— REQUIREMENTS —
Reproduce all of the material below, substituting "farthest" for every occurrence of "furthest" and leaving everything else unchanged.

— PROVIDED ENTRIES —

··········

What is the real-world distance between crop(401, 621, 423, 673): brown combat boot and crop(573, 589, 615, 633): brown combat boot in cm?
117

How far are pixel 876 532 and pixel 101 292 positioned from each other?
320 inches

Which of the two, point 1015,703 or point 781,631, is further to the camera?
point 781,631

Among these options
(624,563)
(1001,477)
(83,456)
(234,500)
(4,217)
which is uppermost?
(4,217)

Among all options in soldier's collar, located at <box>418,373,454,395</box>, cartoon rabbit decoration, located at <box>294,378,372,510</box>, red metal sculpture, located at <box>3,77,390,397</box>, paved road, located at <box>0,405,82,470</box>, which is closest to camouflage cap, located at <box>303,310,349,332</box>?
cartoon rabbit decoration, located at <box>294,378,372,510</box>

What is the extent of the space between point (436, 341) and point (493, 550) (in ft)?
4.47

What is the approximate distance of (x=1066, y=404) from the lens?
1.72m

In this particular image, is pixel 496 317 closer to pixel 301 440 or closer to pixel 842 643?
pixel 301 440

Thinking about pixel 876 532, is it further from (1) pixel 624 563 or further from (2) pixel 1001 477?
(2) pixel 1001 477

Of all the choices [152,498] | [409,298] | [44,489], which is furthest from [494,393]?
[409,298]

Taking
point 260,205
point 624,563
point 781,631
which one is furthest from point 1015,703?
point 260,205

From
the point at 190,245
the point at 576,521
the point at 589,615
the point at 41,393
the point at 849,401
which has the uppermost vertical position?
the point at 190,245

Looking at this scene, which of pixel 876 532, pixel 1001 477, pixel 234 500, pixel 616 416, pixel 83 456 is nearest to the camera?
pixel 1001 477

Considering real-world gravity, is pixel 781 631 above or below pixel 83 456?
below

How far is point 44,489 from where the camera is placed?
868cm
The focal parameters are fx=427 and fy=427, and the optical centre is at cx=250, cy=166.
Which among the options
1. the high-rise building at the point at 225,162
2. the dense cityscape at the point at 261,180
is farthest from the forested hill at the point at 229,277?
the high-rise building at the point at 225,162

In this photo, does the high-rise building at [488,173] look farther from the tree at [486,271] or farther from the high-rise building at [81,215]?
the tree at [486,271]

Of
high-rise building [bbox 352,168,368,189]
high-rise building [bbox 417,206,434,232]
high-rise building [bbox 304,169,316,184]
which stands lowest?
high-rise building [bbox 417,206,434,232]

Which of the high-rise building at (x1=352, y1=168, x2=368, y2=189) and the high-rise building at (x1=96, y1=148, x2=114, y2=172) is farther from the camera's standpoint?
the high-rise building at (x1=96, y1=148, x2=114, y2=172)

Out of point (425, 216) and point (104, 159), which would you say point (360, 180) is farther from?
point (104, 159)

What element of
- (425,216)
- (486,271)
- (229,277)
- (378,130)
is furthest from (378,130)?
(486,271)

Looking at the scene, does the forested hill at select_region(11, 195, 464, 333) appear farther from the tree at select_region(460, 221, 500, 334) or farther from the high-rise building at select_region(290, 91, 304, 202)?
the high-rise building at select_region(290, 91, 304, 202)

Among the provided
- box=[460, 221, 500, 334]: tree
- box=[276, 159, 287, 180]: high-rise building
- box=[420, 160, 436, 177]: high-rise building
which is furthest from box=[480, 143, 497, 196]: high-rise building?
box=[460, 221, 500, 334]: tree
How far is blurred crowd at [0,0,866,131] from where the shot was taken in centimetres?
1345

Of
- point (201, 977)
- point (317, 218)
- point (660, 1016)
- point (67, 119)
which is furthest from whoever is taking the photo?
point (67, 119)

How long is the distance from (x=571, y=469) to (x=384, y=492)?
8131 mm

··········

— RESULT —
What is the real-world distance between crop(401, 621, 423, 673): brown combat boot and crop(573, 589, 615, 633): brown combat boot in cm?
117

How far are pixel 876 532 and pixel 101 292 positioned from each other?
320 inches

Which of the two, point 1015,703 or point 781,631, is further to the camera?
point 781,631

Among these options
(624,563)
(1001,477)
(83,456)
(234,500)
(4,217)
which is uppermost?
(4,217)

Among all options in soldier's collar, located at <box>418,373,454,395</box>, cartoon rabbit decoration, located at <box>294,378,372,510</box>, red metal sculpture, located at <box>3,77,390,397</box>, paved road, located at <box>0,405,82,470</box>, which is closest to camouflage cap, located at <box>303,310,349,332</box>?
cartoon rabbit decoration, located at <box>294,378,372,510</box>

What is the extent of the space between point (436, 341) and point (493, 550) (in ft)?
4.47

What is the approximate distance of (x=1066, y=404) from the lens?
1.72m

In this particular image, is pixel 496 317 closer to pixel 301 440 or closer to pixel 842 643?
pixel 301 440

Thinking about pixel 876 532, is it further from (1) pixel 624 563 or further from (2) pixel 1001 477?
(2) pixel 1001 477

Of all the choices [152,498] | [409,298] | [44,489], which is farthest from [494,393]?
[409,298]

Taking
point 260,205
point 624,563
point 781,631
which one is farthest from point 1015,703?
point 260,205

From
the point at 190,245
the point at 576,521
the point at 589,615
the point at 41,393
the point at 849,401
which has the uppermost vertical position?
the point at 190,245

Looking at this scene, which of pixel 876 532, pixel 1001 477, pixel 234 500, pixel 616 416, pixel 83 456 is nearest to the camera?
pixel 1001 477

Considering real-world gravity, is pixel 781 631 above or below pixel 83 456?
below

How far is point 44,489 from where the camera is placed?
868cm
The focal parameters are fx=427 and fy=427, and the optical centre is at cx=250, cy=166.
Which among the options
1. the high-rise building at the point at 225,162
2. the dense cityscape at the point at 261,180
is farthest from the forested hill at the point at 229,277?
the high-rise building at the point at 225,162

In this photo, does the high-rise building at [488,173] look farther from the tree at [486,271] or farther from the high-rise building at [81,215]?
the tree at [486,271]

Of
high-rise building [bbox 352,168,368,189]
high-rise building [bbox 417,206,434,232]
high-rise building [bbox 304,169,316,184]
which stands lowest?
high-rise building [bbox 417,206,434,232]

Which of the high-rise building at (x1=352, y1=168, x2=368, y2=189) and the high-rise building at (x1=96, y1=148, x2=114, y2=172) is farther from the camera's standpoint?
the high-rise building at (x1=96, y1=148, x2=114, y2=172)

Out of point (425, 216) and point (104, 159), which would you say point (360, 180) is farther from?
point (104, 159)

What element of
- (425,216)
- (486,271)
- (229,277)
- (378,130)
is farthest from (378,130)?
(486,271)

Looking at the scene, does the forested hill at select_region(11, 195, 464, 333) appear farther from the tree at select_region(460, 221, 500, 334) or farther from the high-rise building at select_region(290, 91, 304, 202)?
the high-rise building at select_region(290, 91, 304, 202)

Among the provided
- box=[460, 221, 500, 334]: tree
- box=[276, 159, 287, 180]: high-rise building
- box=[420, 160, 436, 177]: high-rise building
which is farthest from box=[480, 143, 497, 196]: high-rise building?
box=[460, 221, 500, 334]: tree
How far is blurred crowd at [0,0,866,131] from where the shot was taken in centimetres?
1345

Of
- point (201, 977)
- point (317, 218)
- point (660, 1016)
- point (67, 119)
which is farthest from whoever is taking the photo?
point (67, 119)

How long is the distance from (x=571, y=469) to (x=384, y=492)?
8131 mm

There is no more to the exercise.